Excerpted text
— begin —
I went into the federal system. But I spent time in California, and I know what California means as a geography. It means that "my parent is in California" tells a child almost nothing about where their parent actually is. California is 800 miles long. Pelican Bay State Prison sits in Crescent City, a few miles from the Oregon border, in a corner of the state most Californians have never been to. Calipatria State Prison is in the Imperial Valley, close enough to the Mexican border that you can see the Sierra de los Cucapah from the perimeter fence. A parent in Los Angeles can be placed at either end of that axis, separated from their family by the full length of the state. Within a single CDCR jurisdiction, the distance can rival the distance between states in smaller parts of the country.
I went in when my kids were 9, 11, 12, 15, 18, and 20. What I know from those years is that the distance that matters most is not geographic. But in California, the geographic distance is so extreme that it shapes everything else: how often a child can visit, whether the outside parent can afford the drive, what the phone call means when it might be the only contact for months. This article is about the choices both parents make inside that reality, and what those choices mean to the children waiting at home.
— end —
Direction A
List every line in the records that contains the word "where".
The records bear no relation to the text that comes before them.

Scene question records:
— begin —
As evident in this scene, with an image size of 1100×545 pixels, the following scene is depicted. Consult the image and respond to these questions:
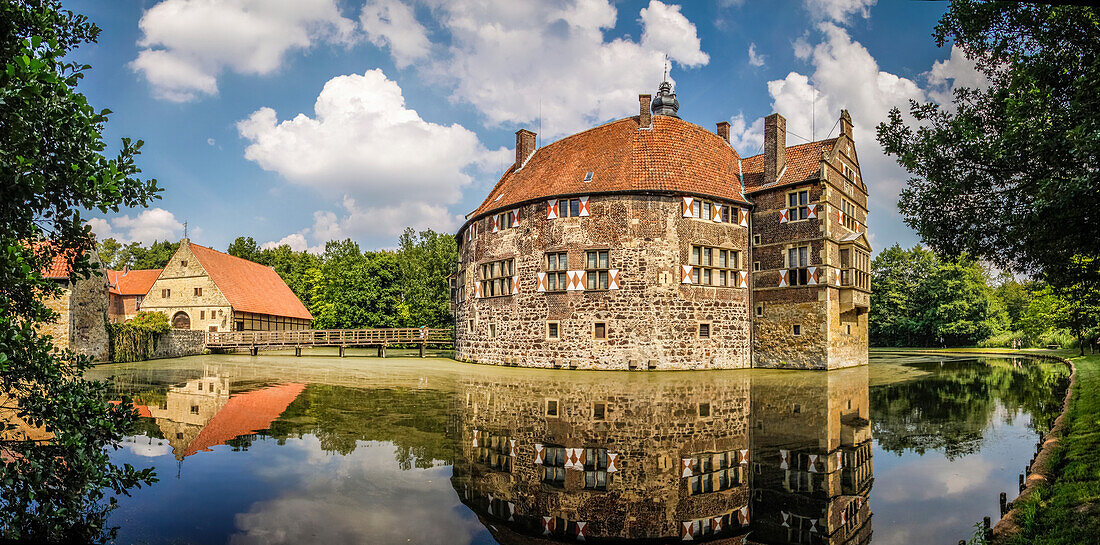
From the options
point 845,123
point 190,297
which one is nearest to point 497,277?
point 845,123

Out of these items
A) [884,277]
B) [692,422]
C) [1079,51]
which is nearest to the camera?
[1079,51]

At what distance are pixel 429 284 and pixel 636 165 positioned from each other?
26.9 m

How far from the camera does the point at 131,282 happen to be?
178 feet

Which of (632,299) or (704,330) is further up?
(632,299)

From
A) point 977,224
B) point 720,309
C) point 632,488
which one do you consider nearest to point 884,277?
point 720,309

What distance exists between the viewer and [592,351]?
78.8 ft

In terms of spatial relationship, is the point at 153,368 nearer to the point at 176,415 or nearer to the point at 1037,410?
the point at 176,415

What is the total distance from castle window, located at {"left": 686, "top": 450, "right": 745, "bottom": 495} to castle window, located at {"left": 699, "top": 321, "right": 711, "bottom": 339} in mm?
16314

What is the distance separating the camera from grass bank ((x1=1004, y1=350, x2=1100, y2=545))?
5016 millimetres

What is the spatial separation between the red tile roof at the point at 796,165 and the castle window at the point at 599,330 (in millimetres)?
9640

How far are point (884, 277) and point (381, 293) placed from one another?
49264mm

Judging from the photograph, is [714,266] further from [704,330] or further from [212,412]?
[212,412]

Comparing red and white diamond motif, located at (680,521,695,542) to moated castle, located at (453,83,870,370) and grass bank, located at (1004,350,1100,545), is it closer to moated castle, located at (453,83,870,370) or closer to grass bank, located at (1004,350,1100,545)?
grass bank, located at (1004,350,1100,545)

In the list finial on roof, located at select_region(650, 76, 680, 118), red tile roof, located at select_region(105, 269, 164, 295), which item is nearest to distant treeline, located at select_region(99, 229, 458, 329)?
red tile roof, located at select_region(105, 269, 164, 295)
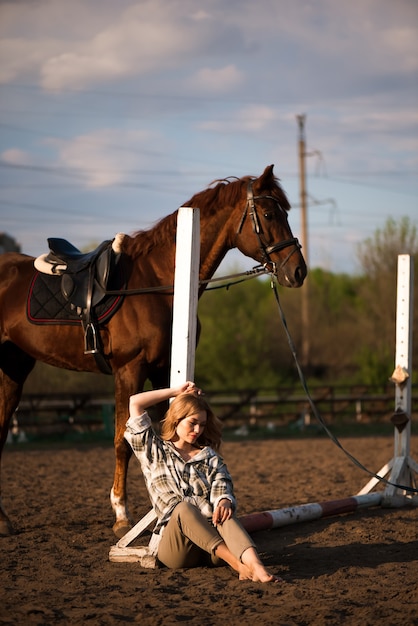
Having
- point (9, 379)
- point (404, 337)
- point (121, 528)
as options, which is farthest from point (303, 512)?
point (9, 379)

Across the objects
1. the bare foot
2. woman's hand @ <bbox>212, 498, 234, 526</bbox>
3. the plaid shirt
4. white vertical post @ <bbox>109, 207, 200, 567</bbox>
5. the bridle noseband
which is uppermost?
the bridle noseband

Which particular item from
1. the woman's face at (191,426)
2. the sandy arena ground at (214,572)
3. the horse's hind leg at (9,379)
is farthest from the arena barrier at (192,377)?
the horse's hind leg at (9,379)

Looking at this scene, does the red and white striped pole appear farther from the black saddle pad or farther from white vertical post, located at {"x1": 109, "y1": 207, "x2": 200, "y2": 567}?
the black saddle pad

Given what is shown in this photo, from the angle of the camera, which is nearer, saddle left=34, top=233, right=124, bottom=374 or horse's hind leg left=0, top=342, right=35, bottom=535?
saddle left=34, top=233, right=124, bottom=374

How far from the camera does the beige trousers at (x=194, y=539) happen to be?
13.9 feet

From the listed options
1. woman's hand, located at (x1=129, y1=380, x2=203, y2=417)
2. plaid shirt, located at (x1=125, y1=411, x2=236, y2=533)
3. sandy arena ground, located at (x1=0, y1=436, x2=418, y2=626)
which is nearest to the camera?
sandy arena ground, located at (x1=0, y1=436, x2=418, y2=626)

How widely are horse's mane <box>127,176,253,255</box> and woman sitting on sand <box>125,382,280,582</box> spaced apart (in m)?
1.70

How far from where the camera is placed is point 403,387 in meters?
7.20

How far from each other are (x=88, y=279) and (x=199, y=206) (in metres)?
1.04

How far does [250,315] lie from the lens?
33031 mm

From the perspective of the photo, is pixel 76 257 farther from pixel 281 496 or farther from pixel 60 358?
pixel 281 496

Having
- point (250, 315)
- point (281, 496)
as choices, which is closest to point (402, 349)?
point (281, 496)

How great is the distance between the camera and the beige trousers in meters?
4.24

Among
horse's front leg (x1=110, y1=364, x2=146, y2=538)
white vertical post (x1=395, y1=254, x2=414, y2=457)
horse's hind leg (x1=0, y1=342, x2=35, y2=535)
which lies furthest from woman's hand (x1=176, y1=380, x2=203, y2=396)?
white vertical post (x1=395, y1=254, x2=414, y2=457)
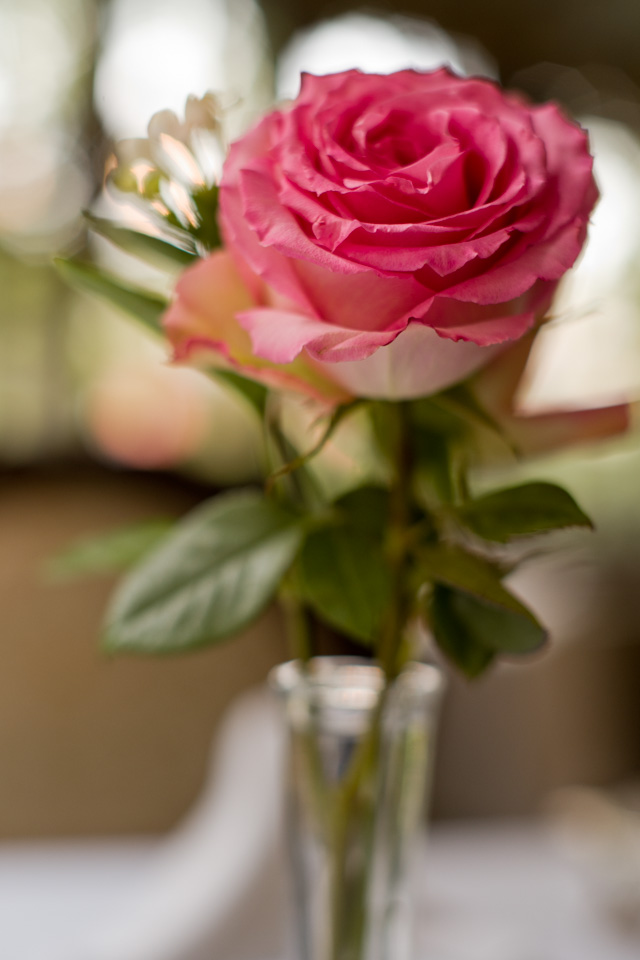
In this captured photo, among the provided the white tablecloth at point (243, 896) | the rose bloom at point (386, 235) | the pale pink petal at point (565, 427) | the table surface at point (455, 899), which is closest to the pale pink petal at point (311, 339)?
the rose bloom at point (386, 235)

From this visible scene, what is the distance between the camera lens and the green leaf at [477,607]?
0.30 meters

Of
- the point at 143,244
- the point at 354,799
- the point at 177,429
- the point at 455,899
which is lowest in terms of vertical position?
the point at 177,429

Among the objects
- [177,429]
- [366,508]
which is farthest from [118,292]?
[177,429]

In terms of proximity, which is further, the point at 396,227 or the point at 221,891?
the point at 221,891

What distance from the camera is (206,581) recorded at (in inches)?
13.2

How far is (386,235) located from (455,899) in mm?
576

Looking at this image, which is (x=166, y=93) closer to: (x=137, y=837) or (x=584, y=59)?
(x=584, y=59)

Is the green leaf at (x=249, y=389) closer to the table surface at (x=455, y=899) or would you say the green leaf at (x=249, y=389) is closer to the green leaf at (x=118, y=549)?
the green leaf at (x=118, y=549)

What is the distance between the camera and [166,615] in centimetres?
33

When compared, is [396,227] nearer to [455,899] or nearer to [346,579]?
[346,579]

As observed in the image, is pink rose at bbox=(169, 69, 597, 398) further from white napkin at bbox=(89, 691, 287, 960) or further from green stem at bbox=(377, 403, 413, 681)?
white napkin at bbox=(89, 691, 287, 960)

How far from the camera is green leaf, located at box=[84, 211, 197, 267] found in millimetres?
333

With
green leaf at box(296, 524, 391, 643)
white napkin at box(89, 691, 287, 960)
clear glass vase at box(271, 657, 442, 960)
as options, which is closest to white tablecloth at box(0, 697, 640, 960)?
white napkin at box(89, 691, 287, 960)

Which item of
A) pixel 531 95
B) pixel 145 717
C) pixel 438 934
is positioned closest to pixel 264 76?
pixel 531 95
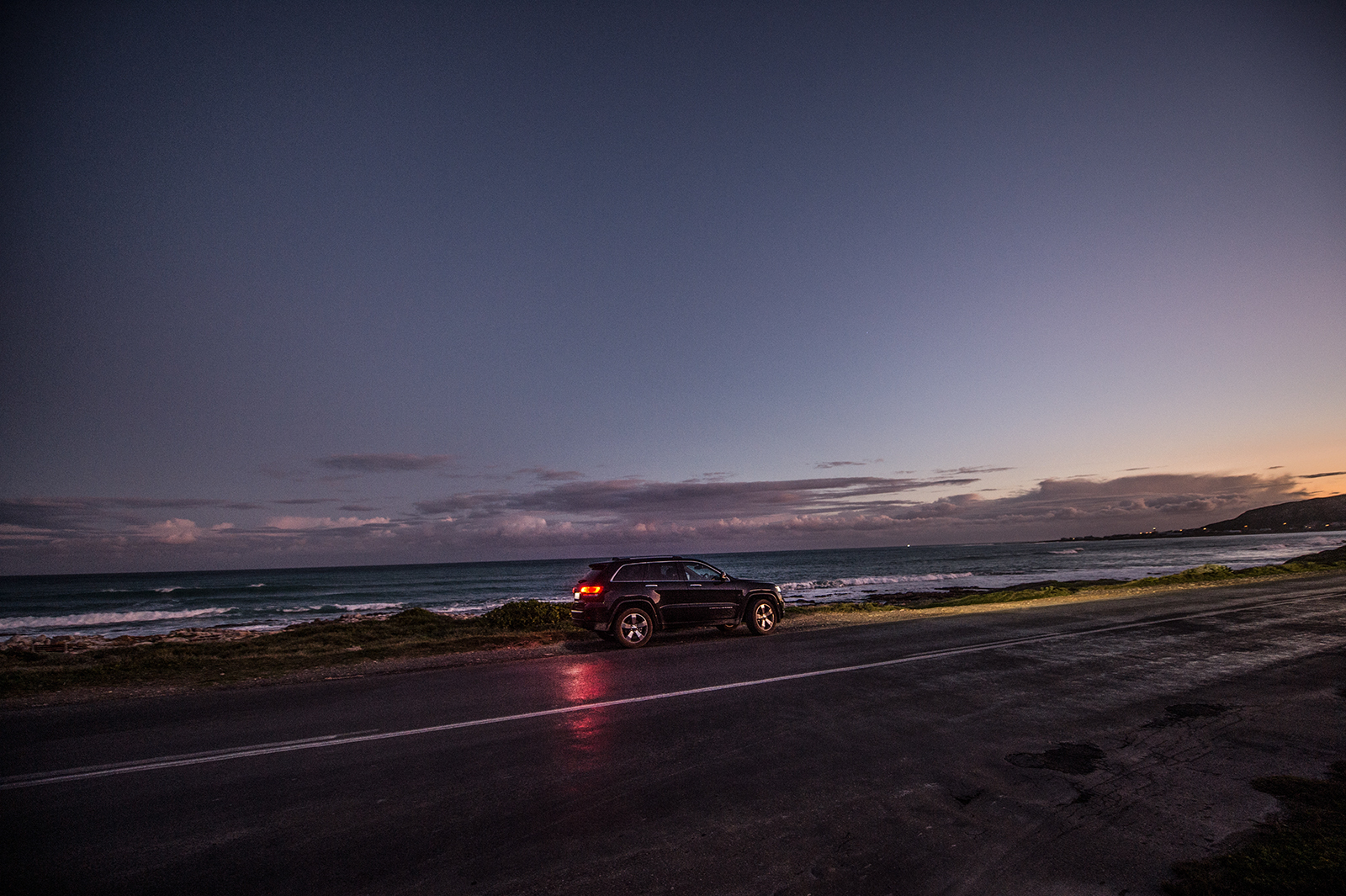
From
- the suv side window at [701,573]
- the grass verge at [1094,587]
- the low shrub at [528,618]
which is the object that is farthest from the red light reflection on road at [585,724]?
the grass verge at [1094,587]

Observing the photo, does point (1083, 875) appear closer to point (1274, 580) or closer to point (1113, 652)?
point (1113, 652)

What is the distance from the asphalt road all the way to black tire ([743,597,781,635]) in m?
4.63

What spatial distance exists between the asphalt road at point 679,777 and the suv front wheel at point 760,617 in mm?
4631

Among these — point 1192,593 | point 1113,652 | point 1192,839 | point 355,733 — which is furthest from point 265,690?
point 1192,593

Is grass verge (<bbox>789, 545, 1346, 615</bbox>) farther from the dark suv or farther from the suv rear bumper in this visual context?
the suv rear bumper

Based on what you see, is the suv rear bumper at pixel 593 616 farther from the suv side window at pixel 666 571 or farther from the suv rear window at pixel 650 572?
the suv side window at pixel 666 571

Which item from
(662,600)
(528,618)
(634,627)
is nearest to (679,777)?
(634,627)

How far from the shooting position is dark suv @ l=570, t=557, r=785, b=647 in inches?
496

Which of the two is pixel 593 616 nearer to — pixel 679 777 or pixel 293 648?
pixel 293 648

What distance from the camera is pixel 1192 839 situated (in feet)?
12.3

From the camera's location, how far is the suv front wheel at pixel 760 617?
548 inches

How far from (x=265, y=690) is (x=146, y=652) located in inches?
268

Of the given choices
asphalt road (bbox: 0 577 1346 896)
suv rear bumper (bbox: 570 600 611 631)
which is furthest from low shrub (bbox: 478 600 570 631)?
asphalt road (bbox: 0 577 1346 896)

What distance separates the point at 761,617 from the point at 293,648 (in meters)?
10.9
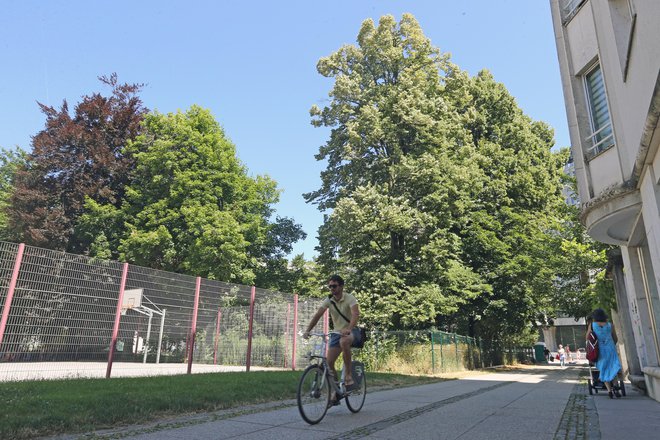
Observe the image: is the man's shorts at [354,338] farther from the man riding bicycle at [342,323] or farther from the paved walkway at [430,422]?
the paved walkway at [430,422]

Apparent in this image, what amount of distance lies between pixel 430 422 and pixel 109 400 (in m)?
4.35

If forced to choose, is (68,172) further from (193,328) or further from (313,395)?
(313,395)

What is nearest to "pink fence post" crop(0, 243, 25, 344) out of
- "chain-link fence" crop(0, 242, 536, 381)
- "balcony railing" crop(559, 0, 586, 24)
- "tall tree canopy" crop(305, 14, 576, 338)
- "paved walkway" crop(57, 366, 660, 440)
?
"chain-link fence" crop(0, 242, 536, 381)

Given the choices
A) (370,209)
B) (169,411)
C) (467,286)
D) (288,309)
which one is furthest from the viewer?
(467,286)

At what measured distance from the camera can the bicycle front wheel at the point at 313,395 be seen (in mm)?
5656

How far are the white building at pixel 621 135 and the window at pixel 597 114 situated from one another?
0.06 ft

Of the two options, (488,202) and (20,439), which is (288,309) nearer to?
(20,439)

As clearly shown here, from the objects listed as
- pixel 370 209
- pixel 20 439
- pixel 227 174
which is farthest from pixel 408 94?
pixel 20 439

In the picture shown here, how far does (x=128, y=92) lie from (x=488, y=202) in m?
23.5

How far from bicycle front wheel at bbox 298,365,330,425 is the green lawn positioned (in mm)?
1888

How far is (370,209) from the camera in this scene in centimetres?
2197

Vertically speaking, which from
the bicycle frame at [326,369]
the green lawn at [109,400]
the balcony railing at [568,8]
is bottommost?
the green lawn at [109,400]

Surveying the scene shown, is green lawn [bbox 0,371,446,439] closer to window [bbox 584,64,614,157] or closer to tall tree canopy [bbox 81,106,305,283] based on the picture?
window [bbox 584,64,614,157]

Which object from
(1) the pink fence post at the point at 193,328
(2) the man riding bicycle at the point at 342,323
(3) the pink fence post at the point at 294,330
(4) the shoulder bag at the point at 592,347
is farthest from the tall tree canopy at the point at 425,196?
(2) the man riding bicycle at the point at 342,323
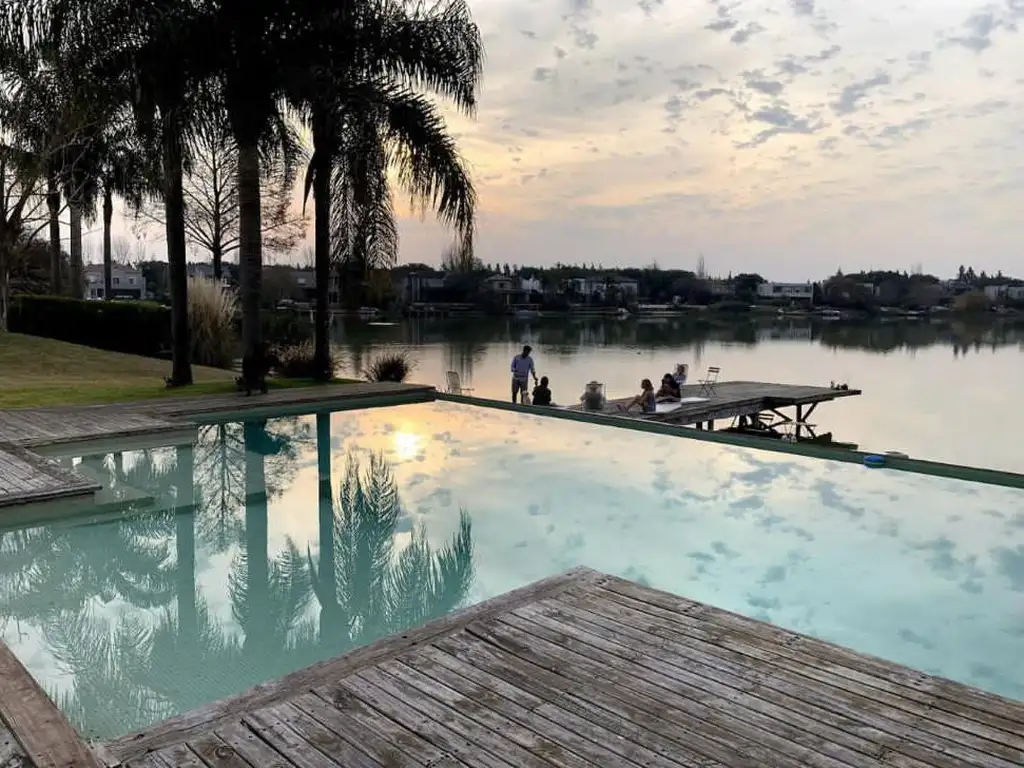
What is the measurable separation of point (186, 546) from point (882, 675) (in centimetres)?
489

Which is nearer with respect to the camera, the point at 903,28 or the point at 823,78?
the point at 903,28

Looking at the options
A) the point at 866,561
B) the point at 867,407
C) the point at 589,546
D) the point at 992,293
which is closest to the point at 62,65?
the point at 589,546

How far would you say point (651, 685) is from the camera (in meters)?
3.16

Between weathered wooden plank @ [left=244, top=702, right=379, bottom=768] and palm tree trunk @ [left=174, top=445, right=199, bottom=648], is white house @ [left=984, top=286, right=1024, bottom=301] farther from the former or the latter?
weathered wooden plank @ [left=244, top=702, right=379, bottom=768]

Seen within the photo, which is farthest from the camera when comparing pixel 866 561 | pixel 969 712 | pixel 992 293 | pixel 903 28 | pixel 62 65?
pixel 992 293

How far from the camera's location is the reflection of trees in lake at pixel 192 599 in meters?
3.79

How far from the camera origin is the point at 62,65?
10.4 meters

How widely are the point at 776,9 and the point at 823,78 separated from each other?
4.13m

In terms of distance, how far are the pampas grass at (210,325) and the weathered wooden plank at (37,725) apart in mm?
14541

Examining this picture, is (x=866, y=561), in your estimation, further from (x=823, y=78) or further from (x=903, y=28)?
(x=823, y=78)

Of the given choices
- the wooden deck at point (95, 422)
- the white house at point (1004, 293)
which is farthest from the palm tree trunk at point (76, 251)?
the white house at point (1004, 293)

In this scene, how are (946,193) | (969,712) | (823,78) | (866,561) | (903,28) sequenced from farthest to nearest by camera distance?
(946,193) < (823,78) < (903,28) < (866,561) < (969,712)

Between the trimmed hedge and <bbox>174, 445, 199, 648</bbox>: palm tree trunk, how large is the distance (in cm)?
1130

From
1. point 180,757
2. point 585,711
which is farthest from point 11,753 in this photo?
point 585,711
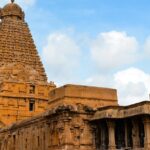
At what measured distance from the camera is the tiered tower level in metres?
68.2

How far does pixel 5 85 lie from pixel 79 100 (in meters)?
26.5

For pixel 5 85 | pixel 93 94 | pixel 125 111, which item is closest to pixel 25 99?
pixel 5 85

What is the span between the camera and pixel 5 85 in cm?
6825

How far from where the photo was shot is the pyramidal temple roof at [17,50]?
7075cm

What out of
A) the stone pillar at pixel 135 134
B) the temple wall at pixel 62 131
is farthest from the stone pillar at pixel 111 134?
the temple wall at pixel 62 131

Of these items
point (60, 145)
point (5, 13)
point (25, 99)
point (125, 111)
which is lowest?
point (60, 145)

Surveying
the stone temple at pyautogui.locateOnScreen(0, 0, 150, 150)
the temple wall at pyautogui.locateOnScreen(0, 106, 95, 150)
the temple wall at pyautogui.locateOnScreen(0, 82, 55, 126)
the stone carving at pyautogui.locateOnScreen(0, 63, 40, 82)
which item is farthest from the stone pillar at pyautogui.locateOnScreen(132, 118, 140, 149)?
the stone carving at pyautogui.locateOnScreen(0, 63, 40, 82)

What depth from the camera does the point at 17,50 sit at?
73938 mm

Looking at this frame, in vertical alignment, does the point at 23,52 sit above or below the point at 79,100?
above

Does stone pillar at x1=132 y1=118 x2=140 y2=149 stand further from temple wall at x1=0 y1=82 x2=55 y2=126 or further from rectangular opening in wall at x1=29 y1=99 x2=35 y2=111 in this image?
rectangular opening in wall at x1=29 y1=99 x2=35 y2=111

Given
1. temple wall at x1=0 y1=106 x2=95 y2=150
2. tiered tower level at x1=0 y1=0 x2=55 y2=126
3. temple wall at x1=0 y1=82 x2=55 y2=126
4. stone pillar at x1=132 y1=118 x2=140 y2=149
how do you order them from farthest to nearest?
tiered tower level at x1=0 y1=0 x2=55 y2=126 < temple wall at x1=0 y1=82 x2=55 y2=126 < temple wall at x1=0 y1=106 x2=95 y2=150 < stone pillar at x1=132 y1=118 x2=140 y2=149

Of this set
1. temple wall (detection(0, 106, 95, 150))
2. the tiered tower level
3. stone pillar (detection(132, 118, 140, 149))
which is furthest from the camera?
the tiered tower level

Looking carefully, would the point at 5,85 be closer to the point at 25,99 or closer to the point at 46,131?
the point at 25,99

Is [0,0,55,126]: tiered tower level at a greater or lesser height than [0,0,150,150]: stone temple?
greater
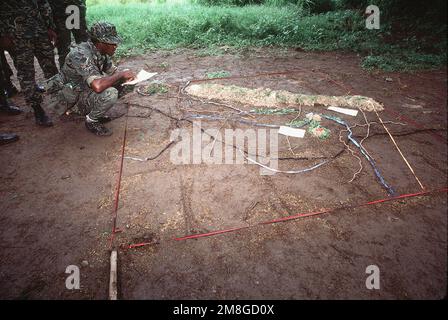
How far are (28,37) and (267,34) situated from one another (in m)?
6.60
— end —
Direction B
Translate into Spanish this sentence from the essay on California prisons: "California is 800 miles long."

Full response A
How far from where the camera is placed is point 403,387 in meters?
How far from where the photo was shot is the pyramidal temple roof at [17,50]?

Full response B
California mide 800 millas de largo.